Challenge: Reproduce the whole listing below word for word, leaving out no line.

Items from a data source
════════════════

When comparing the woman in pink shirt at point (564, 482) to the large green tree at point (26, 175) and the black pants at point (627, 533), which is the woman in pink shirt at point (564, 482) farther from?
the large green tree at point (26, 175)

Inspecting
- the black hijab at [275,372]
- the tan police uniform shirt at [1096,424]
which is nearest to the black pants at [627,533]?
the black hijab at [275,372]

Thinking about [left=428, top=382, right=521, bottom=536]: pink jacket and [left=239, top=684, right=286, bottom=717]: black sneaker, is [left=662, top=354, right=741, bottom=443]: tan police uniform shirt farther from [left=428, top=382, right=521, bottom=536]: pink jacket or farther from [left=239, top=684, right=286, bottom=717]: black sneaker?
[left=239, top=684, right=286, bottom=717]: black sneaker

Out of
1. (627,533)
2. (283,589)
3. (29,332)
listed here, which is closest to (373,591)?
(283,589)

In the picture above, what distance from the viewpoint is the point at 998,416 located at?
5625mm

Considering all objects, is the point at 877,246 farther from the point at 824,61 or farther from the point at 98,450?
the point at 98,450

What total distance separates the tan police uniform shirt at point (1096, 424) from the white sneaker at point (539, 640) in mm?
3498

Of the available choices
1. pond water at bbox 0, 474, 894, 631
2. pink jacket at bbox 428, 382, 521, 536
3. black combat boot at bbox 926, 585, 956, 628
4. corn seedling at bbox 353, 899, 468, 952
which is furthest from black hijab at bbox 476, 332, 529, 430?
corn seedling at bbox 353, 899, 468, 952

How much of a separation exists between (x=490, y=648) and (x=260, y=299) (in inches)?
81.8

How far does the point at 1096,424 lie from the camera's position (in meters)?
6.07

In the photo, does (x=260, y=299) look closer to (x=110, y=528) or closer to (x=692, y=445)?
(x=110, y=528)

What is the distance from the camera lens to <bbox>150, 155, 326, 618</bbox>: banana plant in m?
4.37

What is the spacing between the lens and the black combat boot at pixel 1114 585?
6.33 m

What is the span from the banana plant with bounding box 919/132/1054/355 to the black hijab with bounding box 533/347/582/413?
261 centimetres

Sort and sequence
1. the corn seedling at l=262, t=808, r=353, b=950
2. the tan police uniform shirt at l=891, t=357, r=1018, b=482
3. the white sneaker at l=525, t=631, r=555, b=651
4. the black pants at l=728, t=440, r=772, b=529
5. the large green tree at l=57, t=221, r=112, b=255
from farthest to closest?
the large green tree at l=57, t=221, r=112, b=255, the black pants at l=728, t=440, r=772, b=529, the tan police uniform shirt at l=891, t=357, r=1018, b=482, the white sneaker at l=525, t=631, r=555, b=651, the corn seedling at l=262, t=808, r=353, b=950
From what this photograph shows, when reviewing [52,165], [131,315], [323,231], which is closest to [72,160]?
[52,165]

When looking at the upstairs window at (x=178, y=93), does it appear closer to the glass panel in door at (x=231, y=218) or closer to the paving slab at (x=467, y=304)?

════════════════

Output of the exercise:
When comparing the woman in pink shirt at point (564, 482) to the large green tree at point (26, 175) and the black pants at point (627, 533), which is the woman in pink shirt at point (564, 482) farther from?
the large green tree at point (26, 175)

Inspecting
- the black hijab at [275,372]
- the tan police uniform shirt at [1096,424]
which is nearest to the black pants at [627,533]?
the black hijab at [275,372]

Thinking about [left=428, top=382, right=521, bottom=536]: pink jacket and [left=239, top=684, right=286, bottom=717]: black sneaker, is [left=662, top=354, right=741, bottom=443]: tan police uniform shirt farther from [left=428, top=382, right=521, bottom=536]: pink jacket or farther from [left=239, top=684, right=286, bottom=717]: black sneaker?
[left=239, top=684, right=286, bottom=717]: black sneaker

Out of
1. (627,533)
2. (283,589)
3. (29,332)
listed here, which is closest to (373,591)?
(283,589)

In the picture above, what distance from the viewpoint is the point at 998,416 located at?
5625mm

Considering all objects, is the point at 877,246 farther from the point at 824,61 or farther from the point at 98,450?
the point at 98,450

What total distance separates the tan police uniform shirt at point (1096, 424) from the white sneaker at point (539, 640) in mm?
3498

Of the available choices
1. pond water at bbox 0, 474, 894, 631
2. pink jacket at bbox 428, 382, 521, 536
3. black combat boot at bbox 926, 585, 956, 628
4. corn seedling at bbox 353, 899, 468, 952
which is furthest from black hijab at bbox 476, 332, 529, 430?
corn seedling at bbox 353, 899, 468, 952

How much of a separation exists between (x=490, y=648) and (x=260, y=299) (in inches)?
81.8

How far does the point at 1096,424 lie from the camera's position (in meters)?
6.07

In the photo, does (x=260, y=299) look closer to (x=110, y=528) or closer to (x=692, y=445)?
(x=110, y=528)

What is the distance from the camera lens to <bbox>150, 155, 326, 618</bbox>: banana plant in m?
4.37

What is the spacing between the lens and the black combat boot at pixel 1114 585?
6.33 m

What is the span from the banana plant with bounding box 919/132/1054/355 to the black hijab with bounding box 533/347/582/413?
261 centimetres

Sort and sequence
1. the corn seedling at l=262, t=808, r=353, b=950
2. the tan police uniform shirt at l=891, t=357, r=1018, b=482
3. the white sneaker at l=525, t=631, r=555, b=651
4. the black pants at l=728, t=440, r=772, b=529
5. the large green tree at l=57, t=221, r=112, b=255
from farthest to closest?
the large green tree at l=57, t=221, r=112, b=255, the black pants at l=728, t=440, r=772, b=529, the tan police uniform shirt at l=891, t=357, r=1018, b=482, the white sneaker at l=525, t=631, r=555, b=651, the corn seedling at l=262, t=808, r=353, b=950
From what this photograph shows, when reviewing [52,165], [131,315], [323,231], which is closest to [72,160]?
[52,165]

When looking at the upstairs window at (x=178, y=93), does it appear closer to the glass panel in door at (x=231, y=218) or closer to the paving slab at (x=467, y=304)?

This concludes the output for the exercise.